===== Selected text =====
UniBEaM beam profiling scanner
UniBEaM25 is a brand new particle beam profiling system using optical sensor fibers rather than traditional metal. It is used to measure the beam current intensity profile of ions, electrons and X-rays. For beamline operators, beam profilers are crucial for verifying beam width and position, as well as beam intensity and shape.
Developed at the University of Bern, commercialized by D-Pace and manufactured by Buckley Systems, UniBEaM has many unique advantages including a large dynamic range, no electromagnetic susceptibility and an insertion length of only 70 mm. UniBEaM is a turnkey system consisting of a probe, controller, cables and spare fibers which can be changed in under two minutes once the beamline is vented.
=====
▶ **Exercise prompt**
Transcribe the part of the UniBEaM scanner description that begins with the words containing "Developed at the" and ends with "beamline is vented.".
===== Records shown =====
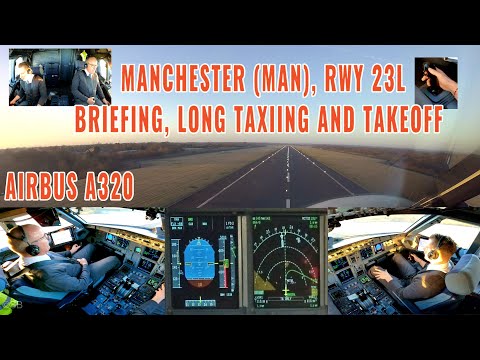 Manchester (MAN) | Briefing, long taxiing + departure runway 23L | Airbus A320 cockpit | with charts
=====
===== Records shown =====
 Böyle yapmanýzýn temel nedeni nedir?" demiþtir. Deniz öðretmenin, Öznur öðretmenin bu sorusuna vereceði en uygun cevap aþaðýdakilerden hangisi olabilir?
=====
▶ **Reply**
Developed at the University of Bern, commercialized by D-Pace and manufactured by Buckley Systems, UniBEaM has many unique advantages including a large dynamic range, no electromagnetic susceptibility and an insertion length of only 70 mm. UniBEaM is a turnkey system consisting of a probe, controller, cables and spare fibers which can be changed in under two minutes once the beamline is vented.